Atatürk bu hamlesiyle, 16 Mart’ta işgalciler tarafından dağıtılan Meclis’in yerine 23 Nisan’da, Ankara’da Büyük Millet Meclisi’ni açtı. Artık işgalcilerin yok saydığı milletin temsilcileri yeniden faaliyetteydi. Böylece Kanun-ı Esasi de yeniden hayata geçebilecekti. Diğer yandan şartlar önemli ölçüde değişmişti. Padişah, İstanbul’da işgalcilerin elinde âdeta bir esirdi. Onların isteklerini yerine getiriyor, atadığı hükümet vasıtasıyla yeni Meclis’e karşı ayaklanmalara zemin hazırlıyordu. Bu gelişmeler sonunda, Amasya Genelgesinde de belirtildiği gibi işgale karşı millet kendi kaderini kendi eline almak zorunda kaldı. Artık padişah olmadan ve hatta padişaha rağmen işgale direnilecekti. Bu da halk egemenliğinin daha net ortaya çıkması demekti.

Yeni Türk Devleti Kuruluyor

Meclis açıldıktan bir süre sonra, Kanun-ı Esasi’nin yerini alacak, yeni bir anayasa çalışması başladı. Teşkilat-ı Esasiye olarak adlandırılan bu anayasa, 18 Kasım 1920’de Büyük Millet Meclisi’nde müzakere edilmeye başlandı.[1] Dönem dönem devam eden müzakereler nihayet 20 Ocak 1921’de tamamlandı.[2] Böylece bugün 1921 Anayasası dediğimiz, Teşkilat-ı Esasiye Kanunu kabul edildi ve Resmî Gazete’nin ilk sayısında yayımlandı.[3]

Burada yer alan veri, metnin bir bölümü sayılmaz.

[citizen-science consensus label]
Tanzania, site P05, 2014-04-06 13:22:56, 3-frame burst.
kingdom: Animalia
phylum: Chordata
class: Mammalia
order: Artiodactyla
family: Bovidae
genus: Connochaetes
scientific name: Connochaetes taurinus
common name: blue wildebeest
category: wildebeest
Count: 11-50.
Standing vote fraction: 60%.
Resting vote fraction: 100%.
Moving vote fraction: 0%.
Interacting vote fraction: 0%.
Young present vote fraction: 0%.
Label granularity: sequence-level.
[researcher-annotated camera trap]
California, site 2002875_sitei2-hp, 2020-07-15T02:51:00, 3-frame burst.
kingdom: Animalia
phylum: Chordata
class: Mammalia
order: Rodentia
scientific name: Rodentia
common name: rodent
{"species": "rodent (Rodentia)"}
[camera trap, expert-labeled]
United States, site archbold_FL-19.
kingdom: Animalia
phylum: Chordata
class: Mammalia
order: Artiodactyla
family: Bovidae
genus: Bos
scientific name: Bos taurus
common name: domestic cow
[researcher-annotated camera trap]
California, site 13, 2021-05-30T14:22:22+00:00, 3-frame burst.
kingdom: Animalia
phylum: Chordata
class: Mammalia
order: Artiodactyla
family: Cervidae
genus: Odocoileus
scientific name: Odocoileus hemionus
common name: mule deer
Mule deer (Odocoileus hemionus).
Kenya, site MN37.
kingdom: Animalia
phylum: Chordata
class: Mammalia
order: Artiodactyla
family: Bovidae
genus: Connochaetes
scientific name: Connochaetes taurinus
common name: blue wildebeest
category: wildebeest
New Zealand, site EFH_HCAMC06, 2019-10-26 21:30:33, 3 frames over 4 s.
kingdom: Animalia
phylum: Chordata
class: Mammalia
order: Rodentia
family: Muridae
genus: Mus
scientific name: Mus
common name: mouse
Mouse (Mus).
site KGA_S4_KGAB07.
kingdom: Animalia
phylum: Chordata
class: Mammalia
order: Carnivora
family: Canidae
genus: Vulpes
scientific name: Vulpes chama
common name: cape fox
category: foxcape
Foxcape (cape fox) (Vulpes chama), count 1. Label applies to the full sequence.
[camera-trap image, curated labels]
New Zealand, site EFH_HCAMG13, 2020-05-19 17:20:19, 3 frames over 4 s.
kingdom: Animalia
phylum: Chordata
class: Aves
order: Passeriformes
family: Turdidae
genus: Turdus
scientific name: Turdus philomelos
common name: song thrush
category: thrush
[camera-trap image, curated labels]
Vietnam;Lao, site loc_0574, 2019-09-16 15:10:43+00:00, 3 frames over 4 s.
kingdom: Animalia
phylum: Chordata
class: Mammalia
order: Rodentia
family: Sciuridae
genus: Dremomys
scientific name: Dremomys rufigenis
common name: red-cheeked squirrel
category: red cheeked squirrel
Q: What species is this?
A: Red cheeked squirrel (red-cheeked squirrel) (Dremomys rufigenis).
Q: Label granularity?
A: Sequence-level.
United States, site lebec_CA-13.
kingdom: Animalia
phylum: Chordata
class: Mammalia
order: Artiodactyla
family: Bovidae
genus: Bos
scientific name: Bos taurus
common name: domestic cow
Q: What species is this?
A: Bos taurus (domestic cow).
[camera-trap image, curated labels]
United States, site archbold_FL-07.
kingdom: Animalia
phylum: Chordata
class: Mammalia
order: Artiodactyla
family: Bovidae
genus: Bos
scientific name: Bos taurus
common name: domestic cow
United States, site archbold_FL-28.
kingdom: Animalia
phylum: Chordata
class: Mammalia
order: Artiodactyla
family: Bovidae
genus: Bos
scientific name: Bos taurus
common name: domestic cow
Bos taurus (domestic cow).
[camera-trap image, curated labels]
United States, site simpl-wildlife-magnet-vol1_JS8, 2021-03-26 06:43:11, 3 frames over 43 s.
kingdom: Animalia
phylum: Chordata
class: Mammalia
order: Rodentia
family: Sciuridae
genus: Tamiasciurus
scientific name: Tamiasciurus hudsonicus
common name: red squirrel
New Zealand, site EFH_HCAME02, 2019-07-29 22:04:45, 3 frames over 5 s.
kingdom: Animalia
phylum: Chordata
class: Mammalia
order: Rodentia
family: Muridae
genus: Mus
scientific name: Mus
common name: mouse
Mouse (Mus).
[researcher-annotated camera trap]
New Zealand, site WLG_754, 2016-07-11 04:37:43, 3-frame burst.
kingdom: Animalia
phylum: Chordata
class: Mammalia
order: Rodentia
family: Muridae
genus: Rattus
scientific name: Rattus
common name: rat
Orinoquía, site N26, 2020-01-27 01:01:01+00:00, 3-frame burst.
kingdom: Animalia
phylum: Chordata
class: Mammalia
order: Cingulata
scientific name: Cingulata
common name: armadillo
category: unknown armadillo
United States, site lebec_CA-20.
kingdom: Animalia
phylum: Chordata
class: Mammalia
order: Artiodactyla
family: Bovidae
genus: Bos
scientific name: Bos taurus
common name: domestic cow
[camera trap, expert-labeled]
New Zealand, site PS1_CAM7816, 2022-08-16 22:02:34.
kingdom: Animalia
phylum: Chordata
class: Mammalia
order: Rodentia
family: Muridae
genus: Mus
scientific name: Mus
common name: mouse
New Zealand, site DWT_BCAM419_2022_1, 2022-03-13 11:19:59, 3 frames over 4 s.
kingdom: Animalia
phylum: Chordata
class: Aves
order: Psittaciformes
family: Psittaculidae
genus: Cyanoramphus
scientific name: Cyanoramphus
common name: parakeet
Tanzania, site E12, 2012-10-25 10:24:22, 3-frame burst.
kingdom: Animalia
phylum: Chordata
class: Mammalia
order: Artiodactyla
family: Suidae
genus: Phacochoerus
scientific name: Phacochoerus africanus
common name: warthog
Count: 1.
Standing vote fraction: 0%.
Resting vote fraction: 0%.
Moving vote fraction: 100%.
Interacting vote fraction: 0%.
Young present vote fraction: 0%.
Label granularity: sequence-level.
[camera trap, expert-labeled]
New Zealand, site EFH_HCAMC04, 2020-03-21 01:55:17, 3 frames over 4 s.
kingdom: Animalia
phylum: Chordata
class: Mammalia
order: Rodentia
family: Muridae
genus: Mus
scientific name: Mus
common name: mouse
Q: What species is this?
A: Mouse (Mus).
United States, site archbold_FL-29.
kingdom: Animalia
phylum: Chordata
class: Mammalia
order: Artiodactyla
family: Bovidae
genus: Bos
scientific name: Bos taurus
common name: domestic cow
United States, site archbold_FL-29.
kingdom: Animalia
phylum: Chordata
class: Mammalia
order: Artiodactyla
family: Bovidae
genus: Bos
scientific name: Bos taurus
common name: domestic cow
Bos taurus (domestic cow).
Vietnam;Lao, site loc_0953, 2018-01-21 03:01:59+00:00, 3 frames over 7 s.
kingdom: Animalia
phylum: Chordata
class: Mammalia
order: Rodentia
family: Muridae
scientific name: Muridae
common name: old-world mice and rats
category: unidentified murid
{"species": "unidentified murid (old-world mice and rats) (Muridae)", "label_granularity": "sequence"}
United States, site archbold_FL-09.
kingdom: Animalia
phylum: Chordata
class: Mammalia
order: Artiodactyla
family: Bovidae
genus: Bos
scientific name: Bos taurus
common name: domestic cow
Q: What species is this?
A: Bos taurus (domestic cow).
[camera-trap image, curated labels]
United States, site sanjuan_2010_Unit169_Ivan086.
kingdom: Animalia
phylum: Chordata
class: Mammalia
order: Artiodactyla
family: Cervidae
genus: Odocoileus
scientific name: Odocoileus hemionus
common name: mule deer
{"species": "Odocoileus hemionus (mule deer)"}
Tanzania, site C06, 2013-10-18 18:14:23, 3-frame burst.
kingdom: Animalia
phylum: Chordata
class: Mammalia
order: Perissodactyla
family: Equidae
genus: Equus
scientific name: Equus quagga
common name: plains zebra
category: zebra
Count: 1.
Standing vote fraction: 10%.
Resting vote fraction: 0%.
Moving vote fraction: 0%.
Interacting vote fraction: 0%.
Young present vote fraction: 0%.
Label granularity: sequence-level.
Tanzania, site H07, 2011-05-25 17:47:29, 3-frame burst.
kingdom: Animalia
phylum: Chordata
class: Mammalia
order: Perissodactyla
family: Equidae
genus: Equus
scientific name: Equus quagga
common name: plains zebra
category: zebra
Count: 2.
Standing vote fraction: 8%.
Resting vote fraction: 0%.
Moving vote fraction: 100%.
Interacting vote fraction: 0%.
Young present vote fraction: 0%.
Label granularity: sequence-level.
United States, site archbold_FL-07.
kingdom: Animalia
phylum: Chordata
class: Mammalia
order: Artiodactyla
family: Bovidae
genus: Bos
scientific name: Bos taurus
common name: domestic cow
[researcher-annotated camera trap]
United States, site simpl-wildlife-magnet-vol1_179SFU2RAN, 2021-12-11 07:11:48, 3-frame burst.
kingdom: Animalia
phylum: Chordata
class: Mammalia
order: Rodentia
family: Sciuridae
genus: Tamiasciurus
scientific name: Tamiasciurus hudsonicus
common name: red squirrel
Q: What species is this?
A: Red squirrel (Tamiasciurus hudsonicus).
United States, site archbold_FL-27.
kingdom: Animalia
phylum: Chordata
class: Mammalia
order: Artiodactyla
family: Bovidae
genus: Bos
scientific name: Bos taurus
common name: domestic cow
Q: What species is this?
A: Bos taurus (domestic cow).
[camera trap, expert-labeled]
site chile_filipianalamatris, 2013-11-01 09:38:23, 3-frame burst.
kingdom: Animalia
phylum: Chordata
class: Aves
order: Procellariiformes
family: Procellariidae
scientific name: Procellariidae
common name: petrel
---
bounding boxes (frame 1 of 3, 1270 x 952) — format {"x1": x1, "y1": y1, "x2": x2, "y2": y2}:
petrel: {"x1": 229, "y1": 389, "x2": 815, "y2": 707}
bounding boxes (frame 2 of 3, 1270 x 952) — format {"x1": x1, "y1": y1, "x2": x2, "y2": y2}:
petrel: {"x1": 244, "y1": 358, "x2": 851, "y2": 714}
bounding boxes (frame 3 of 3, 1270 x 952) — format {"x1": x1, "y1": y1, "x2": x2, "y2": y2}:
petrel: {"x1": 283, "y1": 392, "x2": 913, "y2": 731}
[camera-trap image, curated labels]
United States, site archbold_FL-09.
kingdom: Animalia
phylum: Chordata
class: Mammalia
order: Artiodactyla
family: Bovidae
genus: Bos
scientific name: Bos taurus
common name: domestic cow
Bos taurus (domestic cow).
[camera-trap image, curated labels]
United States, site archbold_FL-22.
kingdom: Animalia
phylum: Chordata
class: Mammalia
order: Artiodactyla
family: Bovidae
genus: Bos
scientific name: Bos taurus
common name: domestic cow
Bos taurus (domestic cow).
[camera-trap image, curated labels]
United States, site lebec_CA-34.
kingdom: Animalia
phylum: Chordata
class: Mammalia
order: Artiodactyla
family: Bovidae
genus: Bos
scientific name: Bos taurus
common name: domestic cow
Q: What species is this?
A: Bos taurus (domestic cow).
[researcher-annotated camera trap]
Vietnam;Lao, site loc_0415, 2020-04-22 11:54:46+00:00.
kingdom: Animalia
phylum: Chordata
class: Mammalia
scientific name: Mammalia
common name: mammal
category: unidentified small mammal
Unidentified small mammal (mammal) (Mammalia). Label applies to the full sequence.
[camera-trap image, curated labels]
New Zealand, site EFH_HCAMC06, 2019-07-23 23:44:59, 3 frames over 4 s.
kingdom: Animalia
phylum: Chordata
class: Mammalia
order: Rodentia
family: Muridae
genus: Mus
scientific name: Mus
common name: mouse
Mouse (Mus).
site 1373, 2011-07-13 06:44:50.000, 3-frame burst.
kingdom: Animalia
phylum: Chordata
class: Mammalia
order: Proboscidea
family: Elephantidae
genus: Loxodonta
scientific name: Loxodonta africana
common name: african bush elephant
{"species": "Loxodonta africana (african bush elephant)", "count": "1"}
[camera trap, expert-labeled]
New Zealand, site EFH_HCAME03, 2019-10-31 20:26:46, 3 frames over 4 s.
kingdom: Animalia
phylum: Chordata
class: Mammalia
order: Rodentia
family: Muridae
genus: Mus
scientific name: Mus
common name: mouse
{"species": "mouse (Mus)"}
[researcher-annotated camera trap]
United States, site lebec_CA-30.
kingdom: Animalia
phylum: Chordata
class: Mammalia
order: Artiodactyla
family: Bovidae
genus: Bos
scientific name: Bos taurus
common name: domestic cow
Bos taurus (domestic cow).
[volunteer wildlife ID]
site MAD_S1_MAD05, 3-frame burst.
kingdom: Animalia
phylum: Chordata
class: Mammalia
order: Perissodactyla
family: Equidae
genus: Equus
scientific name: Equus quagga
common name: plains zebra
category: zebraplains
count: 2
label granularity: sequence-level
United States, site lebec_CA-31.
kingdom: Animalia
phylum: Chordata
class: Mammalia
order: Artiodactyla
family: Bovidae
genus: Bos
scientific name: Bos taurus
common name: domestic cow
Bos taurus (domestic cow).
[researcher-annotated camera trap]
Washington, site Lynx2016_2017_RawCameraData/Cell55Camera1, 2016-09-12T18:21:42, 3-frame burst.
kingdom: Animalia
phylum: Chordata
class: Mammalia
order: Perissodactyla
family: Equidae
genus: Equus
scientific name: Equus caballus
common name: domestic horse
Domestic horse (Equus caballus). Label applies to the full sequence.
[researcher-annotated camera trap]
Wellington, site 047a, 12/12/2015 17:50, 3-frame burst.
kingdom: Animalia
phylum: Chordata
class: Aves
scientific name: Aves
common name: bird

Teşkilat-ı Esasiye Kanunu’nun en önemli özelliği birinci maddesinde hâkimiyeti kayıtsız şartsız millete vermesidir. Özellikle bu madde ile kendisinden önceki Kanun-ı Esasi’den ayrılıyordu. Dolayısıyla Teşkilat-ı Esasiye, hâkimiyetin bir aileden halka geçişinde önemli dönüm noktalarından birini oluşturuyordu. Bundan sonra Millî Mücadele’nin kazanılması, saltanatın kaldırılması ve cumhuriyetin ilanı ile halk hâkimiyetinin adımları tamamlandı. Anayasal sisteme dayalı millet egemenliğinde modern bir devlet teşkilatı ortaya çıktı.

[1] TBMM Zabıt Ceridesi, Devre: 1 Cilt: 5, 18 Kasım 1920.

[2] TBMM Zabıt Ceridesi, Devre: 1 Cilt: 7, 20 Ocak 1921.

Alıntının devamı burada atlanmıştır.